---- Data for this task

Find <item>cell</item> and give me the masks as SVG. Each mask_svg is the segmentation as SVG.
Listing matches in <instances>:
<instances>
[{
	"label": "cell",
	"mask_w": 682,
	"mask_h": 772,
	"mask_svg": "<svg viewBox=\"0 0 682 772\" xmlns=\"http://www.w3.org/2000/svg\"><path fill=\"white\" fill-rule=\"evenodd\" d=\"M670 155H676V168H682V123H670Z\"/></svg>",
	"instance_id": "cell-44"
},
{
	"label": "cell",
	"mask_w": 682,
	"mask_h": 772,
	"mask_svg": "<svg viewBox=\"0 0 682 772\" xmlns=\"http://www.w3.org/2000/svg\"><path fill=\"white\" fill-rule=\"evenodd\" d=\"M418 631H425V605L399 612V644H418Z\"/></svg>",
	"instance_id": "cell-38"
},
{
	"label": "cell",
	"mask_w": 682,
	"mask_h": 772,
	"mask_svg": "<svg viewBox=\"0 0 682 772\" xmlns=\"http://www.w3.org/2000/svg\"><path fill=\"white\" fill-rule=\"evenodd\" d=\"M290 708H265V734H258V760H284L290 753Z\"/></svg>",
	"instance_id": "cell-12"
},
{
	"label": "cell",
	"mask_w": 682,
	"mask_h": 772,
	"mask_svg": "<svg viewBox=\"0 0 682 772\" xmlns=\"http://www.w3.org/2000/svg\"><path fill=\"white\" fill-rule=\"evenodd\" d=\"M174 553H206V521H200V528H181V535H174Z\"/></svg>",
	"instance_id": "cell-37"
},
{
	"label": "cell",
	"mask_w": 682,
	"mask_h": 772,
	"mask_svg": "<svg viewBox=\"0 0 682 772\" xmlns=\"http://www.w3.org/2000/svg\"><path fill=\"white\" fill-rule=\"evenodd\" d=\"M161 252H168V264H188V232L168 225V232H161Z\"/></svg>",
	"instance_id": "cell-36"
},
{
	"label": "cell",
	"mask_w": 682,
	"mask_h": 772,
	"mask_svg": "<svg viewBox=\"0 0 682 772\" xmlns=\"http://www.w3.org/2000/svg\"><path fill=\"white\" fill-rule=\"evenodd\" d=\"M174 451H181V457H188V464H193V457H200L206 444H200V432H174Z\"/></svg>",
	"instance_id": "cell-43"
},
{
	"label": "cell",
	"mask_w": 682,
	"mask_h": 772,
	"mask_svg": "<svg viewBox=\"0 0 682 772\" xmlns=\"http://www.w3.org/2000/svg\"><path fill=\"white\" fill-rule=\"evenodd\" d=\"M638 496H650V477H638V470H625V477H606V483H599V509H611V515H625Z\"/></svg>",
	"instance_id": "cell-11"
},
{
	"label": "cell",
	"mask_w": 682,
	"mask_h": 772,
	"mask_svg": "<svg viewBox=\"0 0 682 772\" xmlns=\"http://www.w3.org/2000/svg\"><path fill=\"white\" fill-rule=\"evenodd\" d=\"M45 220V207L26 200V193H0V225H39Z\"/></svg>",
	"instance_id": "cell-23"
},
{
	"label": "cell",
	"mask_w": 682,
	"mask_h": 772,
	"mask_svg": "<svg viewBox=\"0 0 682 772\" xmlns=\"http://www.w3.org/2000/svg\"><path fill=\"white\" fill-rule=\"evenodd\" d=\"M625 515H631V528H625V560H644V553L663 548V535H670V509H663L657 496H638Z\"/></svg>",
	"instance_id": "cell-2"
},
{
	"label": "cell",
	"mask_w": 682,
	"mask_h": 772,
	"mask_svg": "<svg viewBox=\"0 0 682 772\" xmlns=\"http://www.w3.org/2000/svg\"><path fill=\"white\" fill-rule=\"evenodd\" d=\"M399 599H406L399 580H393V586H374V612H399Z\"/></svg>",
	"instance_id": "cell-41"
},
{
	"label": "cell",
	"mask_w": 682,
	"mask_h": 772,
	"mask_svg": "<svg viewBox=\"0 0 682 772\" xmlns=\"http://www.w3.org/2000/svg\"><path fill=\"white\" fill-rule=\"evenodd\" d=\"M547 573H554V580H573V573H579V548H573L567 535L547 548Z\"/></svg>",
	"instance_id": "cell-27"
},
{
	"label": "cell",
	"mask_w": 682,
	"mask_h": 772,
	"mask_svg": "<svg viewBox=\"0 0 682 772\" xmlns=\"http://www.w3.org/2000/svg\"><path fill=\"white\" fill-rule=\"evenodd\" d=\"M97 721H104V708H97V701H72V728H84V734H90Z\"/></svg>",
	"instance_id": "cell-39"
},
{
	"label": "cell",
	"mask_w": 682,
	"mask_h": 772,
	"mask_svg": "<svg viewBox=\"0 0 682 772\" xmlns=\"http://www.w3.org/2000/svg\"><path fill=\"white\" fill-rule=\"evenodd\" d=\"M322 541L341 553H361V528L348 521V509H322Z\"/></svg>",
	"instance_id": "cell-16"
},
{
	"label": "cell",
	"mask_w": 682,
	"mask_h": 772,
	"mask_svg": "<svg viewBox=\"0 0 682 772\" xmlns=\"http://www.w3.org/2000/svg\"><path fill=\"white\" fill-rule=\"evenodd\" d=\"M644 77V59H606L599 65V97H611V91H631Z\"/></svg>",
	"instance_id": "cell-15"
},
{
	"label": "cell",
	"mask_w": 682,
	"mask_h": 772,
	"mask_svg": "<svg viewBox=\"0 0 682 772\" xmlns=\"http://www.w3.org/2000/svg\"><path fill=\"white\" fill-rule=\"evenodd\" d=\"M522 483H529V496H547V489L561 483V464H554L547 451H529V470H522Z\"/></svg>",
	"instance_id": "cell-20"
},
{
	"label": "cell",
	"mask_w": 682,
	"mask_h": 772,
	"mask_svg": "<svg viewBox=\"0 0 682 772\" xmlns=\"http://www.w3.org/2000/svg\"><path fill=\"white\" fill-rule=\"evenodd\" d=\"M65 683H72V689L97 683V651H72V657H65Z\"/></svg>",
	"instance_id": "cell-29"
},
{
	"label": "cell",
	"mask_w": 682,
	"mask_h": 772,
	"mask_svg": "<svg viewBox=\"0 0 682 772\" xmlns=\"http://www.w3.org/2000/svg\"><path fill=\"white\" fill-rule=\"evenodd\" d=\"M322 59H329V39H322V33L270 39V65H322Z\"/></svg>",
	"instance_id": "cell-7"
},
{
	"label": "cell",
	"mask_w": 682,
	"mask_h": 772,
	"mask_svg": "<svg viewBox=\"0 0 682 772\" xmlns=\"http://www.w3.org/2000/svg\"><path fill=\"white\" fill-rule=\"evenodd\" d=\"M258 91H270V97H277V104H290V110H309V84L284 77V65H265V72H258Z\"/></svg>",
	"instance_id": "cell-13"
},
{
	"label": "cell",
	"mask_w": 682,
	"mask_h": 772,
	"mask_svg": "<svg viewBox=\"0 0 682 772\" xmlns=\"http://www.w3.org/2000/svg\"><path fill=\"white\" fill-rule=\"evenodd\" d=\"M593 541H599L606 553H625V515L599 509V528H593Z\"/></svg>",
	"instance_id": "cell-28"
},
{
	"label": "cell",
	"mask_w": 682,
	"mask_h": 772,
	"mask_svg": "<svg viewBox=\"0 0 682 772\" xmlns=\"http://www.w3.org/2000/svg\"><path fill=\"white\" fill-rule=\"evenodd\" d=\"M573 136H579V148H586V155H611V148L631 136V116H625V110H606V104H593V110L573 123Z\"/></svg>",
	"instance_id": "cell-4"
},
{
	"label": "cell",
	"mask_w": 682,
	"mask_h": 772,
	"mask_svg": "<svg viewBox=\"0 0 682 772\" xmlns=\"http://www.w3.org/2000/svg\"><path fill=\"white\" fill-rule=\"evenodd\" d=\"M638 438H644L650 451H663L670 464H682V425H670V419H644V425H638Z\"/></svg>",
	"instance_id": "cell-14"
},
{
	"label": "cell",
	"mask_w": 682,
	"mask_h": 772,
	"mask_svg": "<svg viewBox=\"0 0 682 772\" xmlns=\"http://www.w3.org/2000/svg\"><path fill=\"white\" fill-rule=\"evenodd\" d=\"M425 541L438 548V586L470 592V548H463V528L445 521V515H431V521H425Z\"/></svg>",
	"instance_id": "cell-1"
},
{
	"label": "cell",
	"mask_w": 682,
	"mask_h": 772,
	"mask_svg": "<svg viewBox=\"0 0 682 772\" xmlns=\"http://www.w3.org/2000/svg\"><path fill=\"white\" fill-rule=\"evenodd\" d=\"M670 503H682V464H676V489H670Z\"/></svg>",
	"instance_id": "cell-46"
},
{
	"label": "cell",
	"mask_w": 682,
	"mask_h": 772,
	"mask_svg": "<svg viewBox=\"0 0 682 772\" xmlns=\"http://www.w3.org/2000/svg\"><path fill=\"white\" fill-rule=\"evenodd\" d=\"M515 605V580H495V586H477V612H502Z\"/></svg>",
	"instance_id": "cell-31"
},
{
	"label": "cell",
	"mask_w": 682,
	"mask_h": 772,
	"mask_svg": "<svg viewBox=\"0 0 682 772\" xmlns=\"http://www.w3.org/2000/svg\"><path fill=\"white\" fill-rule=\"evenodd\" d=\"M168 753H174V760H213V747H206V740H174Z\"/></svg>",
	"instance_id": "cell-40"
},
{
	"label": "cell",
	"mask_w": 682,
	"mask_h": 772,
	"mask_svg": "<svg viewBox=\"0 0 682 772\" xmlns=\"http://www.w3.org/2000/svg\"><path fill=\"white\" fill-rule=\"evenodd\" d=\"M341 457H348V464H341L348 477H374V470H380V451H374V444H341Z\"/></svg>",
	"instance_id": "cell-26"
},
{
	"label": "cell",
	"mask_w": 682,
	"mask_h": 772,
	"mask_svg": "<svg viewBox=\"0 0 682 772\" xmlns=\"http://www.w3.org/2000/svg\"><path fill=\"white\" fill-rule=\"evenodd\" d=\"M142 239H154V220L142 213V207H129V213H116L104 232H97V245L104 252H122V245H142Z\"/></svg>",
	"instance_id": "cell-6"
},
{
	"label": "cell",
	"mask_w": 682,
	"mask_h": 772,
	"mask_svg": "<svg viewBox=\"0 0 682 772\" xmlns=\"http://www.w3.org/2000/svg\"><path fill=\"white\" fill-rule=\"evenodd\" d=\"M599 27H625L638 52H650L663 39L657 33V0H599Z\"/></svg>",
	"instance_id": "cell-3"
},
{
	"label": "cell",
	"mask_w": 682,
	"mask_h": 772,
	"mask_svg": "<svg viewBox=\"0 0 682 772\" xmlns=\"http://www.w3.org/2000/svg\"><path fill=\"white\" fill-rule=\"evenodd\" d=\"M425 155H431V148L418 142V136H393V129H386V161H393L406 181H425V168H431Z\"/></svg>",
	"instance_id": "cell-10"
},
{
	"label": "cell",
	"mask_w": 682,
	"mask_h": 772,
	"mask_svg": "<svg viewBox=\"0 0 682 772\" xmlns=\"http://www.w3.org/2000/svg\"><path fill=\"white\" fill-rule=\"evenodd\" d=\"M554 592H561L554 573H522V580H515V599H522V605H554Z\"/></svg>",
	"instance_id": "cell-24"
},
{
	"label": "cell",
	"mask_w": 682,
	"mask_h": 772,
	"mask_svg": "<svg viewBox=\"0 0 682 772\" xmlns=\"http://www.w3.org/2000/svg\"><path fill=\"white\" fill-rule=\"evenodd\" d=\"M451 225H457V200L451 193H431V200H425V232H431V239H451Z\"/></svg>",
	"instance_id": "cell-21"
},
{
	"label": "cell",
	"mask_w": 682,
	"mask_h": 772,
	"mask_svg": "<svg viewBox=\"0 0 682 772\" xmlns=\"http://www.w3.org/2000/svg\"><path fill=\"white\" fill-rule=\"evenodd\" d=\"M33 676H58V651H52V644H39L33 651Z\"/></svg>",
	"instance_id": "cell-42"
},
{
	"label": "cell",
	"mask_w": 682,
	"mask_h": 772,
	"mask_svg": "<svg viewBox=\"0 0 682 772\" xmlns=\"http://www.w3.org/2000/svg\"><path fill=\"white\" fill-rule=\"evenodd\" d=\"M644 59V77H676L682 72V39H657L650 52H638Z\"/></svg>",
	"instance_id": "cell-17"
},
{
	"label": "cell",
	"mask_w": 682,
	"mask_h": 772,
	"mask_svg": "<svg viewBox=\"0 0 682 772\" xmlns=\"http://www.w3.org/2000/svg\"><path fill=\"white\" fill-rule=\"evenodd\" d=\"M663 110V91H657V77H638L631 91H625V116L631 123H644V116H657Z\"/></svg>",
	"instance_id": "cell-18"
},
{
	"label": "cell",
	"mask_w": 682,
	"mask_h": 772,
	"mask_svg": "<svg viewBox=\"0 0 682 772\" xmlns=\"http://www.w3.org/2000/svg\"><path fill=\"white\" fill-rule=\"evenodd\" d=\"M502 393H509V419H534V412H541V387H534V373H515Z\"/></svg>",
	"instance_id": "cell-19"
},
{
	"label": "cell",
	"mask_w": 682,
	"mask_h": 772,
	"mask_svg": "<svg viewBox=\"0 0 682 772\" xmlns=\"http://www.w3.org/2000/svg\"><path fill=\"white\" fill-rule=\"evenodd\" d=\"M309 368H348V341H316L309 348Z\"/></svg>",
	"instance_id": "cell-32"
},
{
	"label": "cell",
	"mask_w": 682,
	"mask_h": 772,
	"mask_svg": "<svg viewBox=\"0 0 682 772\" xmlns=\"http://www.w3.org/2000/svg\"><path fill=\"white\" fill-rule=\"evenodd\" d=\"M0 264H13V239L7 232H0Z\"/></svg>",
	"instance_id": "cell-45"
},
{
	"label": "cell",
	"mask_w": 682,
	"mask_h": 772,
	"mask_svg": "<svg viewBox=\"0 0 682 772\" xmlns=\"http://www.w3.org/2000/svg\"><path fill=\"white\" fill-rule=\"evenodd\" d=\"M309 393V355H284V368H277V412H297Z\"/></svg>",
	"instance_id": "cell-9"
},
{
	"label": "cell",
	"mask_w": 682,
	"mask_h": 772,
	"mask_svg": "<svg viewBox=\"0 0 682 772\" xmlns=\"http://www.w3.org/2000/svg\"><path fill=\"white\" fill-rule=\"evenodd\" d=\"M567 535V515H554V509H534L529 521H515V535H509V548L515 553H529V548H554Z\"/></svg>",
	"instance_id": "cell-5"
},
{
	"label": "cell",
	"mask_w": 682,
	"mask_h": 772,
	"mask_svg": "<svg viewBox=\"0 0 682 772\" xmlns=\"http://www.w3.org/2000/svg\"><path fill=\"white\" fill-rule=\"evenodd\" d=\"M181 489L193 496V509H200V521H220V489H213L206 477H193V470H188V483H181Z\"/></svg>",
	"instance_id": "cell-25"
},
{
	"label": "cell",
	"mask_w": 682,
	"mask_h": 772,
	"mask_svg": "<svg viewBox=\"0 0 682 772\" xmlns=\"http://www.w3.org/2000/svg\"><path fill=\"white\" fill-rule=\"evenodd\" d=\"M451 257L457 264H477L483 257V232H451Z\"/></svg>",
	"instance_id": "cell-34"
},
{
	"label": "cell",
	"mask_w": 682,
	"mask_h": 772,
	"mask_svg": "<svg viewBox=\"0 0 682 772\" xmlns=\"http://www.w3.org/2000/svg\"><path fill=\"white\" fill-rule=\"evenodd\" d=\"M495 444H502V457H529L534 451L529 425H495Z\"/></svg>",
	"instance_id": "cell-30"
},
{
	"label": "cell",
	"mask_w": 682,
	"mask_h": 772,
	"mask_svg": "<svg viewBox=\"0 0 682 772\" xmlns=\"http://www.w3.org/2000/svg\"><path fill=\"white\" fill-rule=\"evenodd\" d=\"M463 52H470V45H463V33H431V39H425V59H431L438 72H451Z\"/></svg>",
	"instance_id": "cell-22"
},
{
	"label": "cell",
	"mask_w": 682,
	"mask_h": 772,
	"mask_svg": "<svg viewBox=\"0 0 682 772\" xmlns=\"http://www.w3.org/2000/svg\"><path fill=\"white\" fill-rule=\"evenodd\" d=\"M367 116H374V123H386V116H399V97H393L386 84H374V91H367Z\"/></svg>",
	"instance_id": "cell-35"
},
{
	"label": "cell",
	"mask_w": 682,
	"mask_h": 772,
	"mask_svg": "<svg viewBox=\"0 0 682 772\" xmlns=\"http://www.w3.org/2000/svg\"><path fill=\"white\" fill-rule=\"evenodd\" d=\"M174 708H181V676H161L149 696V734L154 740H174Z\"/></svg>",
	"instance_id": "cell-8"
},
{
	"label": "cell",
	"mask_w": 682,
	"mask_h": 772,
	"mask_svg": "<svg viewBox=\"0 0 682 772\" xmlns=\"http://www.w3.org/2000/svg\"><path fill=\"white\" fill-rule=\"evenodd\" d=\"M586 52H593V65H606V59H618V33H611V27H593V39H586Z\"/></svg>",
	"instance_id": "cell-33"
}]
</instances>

--------

Report every line of the entries above that contains the string "instances".

▸ **Answer below**:
Listing matches in <instances>:
<instances>
</instances>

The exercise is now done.